Age at death, sex, mutation, age at disease onset, disease duration, cause of death, and clinical data (TTR-FAP disease stage, intracerebral hemorrhage, Ischemic stroke, cognitive complaints, cranial nerve dysfunction, and liver transplant) were collected for the study. Data are presented in percentages for qualitative variables, mean, and range for quantitative variables.

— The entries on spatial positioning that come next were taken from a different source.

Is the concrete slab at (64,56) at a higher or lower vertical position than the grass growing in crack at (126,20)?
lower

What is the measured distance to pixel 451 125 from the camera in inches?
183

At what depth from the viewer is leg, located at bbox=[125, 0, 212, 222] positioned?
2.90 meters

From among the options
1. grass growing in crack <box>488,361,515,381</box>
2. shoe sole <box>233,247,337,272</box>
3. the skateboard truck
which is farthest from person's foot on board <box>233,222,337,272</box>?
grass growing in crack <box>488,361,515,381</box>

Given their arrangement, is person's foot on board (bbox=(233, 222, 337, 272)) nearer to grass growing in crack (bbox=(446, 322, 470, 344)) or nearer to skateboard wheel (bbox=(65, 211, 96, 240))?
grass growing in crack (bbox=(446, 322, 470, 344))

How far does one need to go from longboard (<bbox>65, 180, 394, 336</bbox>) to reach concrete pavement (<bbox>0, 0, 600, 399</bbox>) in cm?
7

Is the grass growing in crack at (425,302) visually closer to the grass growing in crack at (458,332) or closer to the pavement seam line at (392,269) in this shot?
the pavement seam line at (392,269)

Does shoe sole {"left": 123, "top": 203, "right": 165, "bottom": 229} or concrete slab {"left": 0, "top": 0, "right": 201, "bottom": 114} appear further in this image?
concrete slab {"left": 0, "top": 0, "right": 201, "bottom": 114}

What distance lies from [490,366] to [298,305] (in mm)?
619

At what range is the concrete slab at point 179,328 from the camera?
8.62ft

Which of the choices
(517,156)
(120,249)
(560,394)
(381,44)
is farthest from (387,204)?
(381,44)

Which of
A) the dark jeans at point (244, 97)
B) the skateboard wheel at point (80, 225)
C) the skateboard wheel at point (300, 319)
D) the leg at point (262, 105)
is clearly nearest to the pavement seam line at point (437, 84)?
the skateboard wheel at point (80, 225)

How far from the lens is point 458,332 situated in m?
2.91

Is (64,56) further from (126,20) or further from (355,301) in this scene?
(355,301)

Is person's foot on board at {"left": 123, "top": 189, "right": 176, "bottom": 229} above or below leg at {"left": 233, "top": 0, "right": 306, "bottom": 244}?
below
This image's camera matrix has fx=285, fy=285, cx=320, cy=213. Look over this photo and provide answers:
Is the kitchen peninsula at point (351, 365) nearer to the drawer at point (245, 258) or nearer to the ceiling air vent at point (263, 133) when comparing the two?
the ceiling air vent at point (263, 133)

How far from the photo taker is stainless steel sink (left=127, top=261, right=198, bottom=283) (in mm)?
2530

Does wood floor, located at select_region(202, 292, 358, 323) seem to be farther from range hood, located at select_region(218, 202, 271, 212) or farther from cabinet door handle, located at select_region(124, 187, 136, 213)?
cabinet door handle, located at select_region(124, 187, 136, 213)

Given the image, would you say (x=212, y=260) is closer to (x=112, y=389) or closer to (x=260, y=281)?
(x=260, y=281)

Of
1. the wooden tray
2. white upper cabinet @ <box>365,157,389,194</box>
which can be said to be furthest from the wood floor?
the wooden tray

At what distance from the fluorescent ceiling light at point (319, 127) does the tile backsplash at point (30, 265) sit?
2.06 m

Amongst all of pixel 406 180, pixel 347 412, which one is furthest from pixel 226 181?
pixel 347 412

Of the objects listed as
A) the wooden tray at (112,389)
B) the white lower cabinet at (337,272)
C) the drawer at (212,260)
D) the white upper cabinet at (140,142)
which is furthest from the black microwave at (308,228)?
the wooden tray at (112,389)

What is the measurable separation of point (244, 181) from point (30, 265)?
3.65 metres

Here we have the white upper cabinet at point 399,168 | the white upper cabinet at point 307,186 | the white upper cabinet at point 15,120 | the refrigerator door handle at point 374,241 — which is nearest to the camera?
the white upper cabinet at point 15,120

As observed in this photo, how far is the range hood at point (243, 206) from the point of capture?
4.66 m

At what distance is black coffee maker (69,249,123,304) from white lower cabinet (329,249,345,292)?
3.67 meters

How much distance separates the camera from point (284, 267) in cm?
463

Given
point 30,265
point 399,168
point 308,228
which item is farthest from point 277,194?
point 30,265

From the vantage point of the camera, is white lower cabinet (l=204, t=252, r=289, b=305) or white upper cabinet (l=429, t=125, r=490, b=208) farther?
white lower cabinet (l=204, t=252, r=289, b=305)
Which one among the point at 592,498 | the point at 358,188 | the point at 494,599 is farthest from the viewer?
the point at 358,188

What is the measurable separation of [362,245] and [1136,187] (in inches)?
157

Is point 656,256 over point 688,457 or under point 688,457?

Normality of the variables age at death, disease duration, and amyloid burden (total number of affected areas and sum of the amyloid scores) was tested using Shapiro–Wilk normality test. Pairwise comparison between groups, based on parametric or non-parametric tests, was performed using one-way ANOVA and Kruskal–Wallis, depending upon the assumptions required. Post hoc testing was performed to identify the groups between which significant differences existed (Dunn–Bonferroni). Pearson´s correlation coefficient test was used to assess correlation between disease duration and number of brain regions with TTR deposition or sum of TTR scores.

The publicly available tool Morpheus (https://software.broadinstitute.org/morpheus) was used to perform unbiased hierarchical clustering. Due to missing data, cervical cord was excluded for this analysis.

Rating data were entered into an Excel spreadsheet and analyzed using Statistical Package for Social Sciences (SPSS) software (version 26.0), Armonk, NY. A P value of < 0.05 was considered statistically significant.